■ **Written problem A**: In the text on Ironic node retirement and multi-tenancy, what did everyone present agree the node retirement logic should resemble?
■ **Written problem B**: Continue the text on Ironic node retirement and multi-tenancy from its last sentence.

■ **Extract to read**:
══════
This is a returning discussion from the last PTG, and in discussing
the topic we figured out where the discussion became derailed at
previously.  In essence, the desire was to mix this with the concept
of being able to take a node “out of service”. Except, taking a node
out of service is an immediate state related flag, where as retiring
might be as soon as the current tenant vacates the machine… possibly
in three to six months.

In other words, one is “do something or nothing now”, and the other is
“do something later when a particular state boundary is crossed”.
Trying to make one solution for both, doesn’t exactly work.

Unanimous consensus among those present was that in order to provide
node retirement functionality, that the logic should be similar to
maintenance/maintenance reason. A top level field in the node object
that would allow API queries for nodes slated for retirement, which
helps solve an operator workflow conundrum “How do I know what is
slated for retirement but not yet vacated?”

Going back to the “out of service” discussion, we reached consensus
that this was in essence a “user declarable failed state”, and as such
that it should be done only in the state machine as it is in the
present, not a future action.  Should we implement out of service,
we’ll need to check the nova.virt.ironic code and related virt code to
properly handle nodes dropping from `ACTIVE` state, which could also
be problematic and need to be API version guarded to prevent machines
from accidentally entering `ERROR` state if they are not automatically
recovered in nova.

Multi-tenancy
------------------

Lots of interest existed around making the API somewhat of a
mutli-tenant aware interaction, and the exact interactions and uses
involved there are not exactly clear. What IS clear is that providing
functionality as such will allow operators to remove complication in
their resource classes and tenant specific flavors which is presently
being used to enable tenant specific hardware pools. The added benefit
of providing some level for normally non-admin users to access the
ironic API is that it would allow those tenants to have a clear
understanding of their used resources and available resources by
directly asking ironic, where as presently, they don’t have a good way
to collect nor understand that short of asking the cloud operator when
it comes to bare metal. Initial work has been posted for this to
gerrit[6].
══════
■ **Records**:
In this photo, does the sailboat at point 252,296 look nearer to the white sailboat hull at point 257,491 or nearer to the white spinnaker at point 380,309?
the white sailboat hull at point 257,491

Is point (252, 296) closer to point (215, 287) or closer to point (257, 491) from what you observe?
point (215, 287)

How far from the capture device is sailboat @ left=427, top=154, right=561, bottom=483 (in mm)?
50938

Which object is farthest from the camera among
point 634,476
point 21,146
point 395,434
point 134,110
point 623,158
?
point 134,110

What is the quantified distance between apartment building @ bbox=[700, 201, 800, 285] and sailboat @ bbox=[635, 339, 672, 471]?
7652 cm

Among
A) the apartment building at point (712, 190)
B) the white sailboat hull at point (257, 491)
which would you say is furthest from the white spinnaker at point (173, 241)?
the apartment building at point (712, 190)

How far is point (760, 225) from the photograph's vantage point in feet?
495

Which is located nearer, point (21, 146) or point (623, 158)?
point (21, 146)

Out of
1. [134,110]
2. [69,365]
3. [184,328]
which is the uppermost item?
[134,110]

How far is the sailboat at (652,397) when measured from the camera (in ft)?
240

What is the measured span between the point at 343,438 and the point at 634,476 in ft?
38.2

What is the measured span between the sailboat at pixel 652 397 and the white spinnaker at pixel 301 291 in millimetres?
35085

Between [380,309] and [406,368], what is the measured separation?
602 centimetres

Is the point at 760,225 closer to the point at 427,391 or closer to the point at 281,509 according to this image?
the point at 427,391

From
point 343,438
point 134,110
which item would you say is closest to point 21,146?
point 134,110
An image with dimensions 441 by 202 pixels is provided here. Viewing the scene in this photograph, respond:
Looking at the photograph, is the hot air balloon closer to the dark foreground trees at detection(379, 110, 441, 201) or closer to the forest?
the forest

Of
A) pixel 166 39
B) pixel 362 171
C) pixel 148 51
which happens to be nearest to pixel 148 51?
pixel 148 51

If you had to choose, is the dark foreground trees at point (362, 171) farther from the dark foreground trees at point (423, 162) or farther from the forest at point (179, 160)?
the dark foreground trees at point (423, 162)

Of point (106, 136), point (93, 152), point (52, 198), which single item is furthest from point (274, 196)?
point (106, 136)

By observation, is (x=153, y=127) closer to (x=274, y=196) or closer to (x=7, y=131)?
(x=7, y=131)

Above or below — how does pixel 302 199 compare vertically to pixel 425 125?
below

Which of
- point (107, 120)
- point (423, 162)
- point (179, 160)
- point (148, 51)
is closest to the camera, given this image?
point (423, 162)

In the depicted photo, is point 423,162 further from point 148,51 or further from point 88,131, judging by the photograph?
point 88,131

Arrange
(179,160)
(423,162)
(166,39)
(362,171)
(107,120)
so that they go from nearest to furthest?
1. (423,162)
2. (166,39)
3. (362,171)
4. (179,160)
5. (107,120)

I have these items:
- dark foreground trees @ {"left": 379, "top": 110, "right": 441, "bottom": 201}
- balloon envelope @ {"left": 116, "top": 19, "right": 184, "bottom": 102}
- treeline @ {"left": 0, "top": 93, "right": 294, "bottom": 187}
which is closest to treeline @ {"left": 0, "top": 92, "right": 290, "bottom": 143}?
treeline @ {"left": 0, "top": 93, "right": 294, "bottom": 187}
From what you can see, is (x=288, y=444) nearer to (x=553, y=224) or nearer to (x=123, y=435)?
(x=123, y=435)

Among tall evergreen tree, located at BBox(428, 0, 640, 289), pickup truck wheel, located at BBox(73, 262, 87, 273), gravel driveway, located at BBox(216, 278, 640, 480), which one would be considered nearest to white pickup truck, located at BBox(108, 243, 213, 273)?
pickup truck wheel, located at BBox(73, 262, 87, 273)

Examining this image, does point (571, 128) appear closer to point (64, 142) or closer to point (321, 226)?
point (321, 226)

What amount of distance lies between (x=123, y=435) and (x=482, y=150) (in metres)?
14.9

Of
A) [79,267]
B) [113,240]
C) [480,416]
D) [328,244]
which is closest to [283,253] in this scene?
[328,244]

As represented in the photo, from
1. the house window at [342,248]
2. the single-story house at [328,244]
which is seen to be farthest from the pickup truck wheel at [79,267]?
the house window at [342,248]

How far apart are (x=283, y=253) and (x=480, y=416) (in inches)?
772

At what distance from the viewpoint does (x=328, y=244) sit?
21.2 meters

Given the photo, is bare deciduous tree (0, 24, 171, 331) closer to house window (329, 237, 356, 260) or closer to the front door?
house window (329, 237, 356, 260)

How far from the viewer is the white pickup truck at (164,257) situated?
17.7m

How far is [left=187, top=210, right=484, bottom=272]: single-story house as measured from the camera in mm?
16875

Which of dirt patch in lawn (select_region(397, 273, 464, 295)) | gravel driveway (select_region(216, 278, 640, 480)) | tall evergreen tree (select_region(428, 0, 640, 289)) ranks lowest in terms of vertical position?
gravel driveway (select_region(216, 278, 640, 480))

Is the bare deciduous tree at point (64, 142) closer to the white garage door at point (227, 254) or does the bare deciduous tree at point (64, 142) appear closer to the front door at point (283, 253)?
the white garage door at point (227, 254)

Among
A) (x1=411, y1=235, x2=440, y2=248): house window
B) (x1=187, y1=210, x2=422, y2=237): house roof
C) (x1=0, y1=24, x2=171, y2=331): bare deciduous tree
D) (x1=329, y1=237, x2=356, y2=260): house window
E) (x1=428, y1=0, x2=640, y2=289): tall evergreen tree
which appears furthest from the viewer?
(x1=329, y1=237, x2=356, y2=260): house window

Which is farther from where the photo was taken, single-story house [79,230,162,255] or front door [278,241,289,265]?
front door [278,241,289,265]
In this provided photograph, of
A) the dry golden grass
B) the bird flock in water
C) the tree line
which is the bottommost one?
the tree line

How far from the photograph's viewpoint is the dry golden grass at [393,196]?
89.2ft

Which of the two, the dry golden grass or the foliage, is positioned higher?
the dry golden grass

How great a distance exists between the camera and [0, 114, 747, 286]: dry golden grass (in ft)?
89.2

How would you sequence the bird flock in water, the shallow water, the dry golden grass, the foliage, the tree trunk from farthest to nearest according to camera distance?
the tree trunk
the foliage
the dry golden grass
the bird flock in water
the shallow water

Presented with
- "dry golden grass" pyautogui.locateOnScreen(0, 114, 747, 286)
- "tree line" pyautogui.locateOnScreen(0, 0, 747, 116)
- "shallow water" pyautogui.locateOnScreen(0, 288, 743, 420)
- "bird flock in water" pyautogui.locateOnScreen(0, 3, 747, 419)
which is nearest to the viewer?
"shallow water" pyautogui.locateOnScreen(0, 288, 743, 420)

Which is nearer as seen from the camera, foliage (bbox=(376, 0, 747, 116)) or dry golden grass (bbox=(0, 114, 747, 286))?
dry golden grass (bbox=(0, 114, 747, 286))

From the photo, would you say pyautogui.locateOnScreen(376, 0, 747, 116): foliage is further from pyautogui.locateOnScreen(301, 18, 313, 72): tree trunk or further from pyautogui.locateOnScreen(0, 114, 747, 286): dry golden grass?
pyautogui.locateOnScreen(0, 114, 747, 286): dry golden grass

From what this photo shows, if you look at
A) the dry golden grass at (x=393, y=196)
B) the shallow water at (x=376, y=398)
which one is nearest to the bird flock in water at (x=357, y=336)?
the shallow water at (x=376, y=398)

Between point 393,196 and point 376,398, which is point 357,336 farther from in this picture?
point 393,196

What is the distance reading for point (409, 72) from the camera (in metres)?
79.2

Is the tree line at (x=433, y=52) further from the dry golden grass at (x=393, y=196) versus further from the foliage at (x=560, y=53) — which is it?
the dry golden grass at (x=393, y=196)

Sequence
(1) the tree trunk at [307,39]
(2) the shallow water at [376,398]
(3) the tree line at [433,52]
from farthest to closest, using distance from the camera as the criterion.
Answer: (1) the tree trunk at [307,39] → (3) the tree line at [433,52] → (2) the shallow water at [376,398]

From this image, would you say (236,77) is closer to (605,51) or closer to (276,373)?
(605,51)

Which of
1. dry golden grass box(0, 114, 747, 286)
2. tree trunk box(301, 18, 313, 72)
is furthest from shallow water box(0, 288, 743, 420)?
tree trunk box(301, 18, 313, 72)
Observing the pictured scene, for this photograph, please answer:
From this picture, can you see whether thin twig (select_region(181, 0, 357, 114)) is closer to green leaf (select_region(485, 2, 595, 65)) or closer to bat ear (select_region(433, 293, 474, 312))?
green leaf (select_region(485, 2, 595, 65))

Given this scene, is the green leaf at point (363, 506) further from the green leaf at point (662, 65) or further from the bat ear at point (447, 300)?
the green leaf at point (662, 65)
══════
■ **Exercise output A**: It should be similar to maintenance/maintenance reason.

■ **Exercise output B**:
In terms of how tenants resources would be shared, there was consensus
that the community should stress that new special use tenants should
be created for collaborative efforts.

There was some discussion regarding explicitly dropping fields for
non-privileged users that can see the nodes, such as driver_info and
possibly even driver_internal_info. Definitely a topic that requires
more discussion, but that would solve operator reporting and use
headaches.

Manual Cleaning Out-Of-Band
----------------------------------------

The point was raised that we unconditionally start the agent ramdisk
to perform manual cleaning. Except, we should support a method of out
of band cleaning operators to only be executed so the bare metal node
doesn’t need to be booted to a ramdisk.

The consensus seemed to be that we should consider a decorator or
existing decorator change that allows the conductor to hold off
actually powering the node on for ramdisk boot unless or until a step
is reached that is not purely out of band.

In essence, fixing this allows a “fix_bmc” out of band clean step to
be executed first without trying to modify BMC settings, which would
presently fail.

Scale issues
-----------------

A number of scaling issues between how nova and ironic interact,
specifically with the resource tracker and how inventory is updated
from ironic and loaded into nova. Largely this issue revolves around
the concept in nova that each ``nova-compute`` is a hypervisor. And
while one can run multiple ``nova-compute`` processes to serve as the
connection to ironic, the underlying lock in Nova is at the level of
the compute node, not the node level. This means as thousands of
records are downloaded, synced, copied into the resource tracker, the
compute process is essentially blocked from other actions while this
serialized job runs.

In a typical VM case, you may only have at most a couple hundred VMs
on a hypervisor, where as with bare metal, we’re potentially servicing
thousands of physical machines.

It should be noted that there are several large scale operators that
indicated during the PTG that this was their pain point. Some of the
contributors from CERN sat down with us and the nova team to try and
hammer out a solution to this issue. A summary of that cross project
session can be found at line 212 in the PTG etherpad[0].

But there is another pain point that contributes to this performance
issue and that is the speed at which records are returned by our API.
We’ve had some operators voice some frustration with this before, and
we should at least be mindful of this and hopefully see if we can
improve record retrieval performance. In addition to this, if we
supported some form of bulk “GET” of nodes, it might be able to be
leveraged as opposed to a get on each node one at a time which is
presently what occurs in the nova-compute process.

Boot Mode Config
------------------------

Previously, when scheduling occurred with flavors and filters were
appropriately set, if a machine was declared as supporting only one
boot mode, requests would only ever land on that node. Now with
Traits, this is a bit different and unfortunately optional without
logic to really guard the setting application for an instance.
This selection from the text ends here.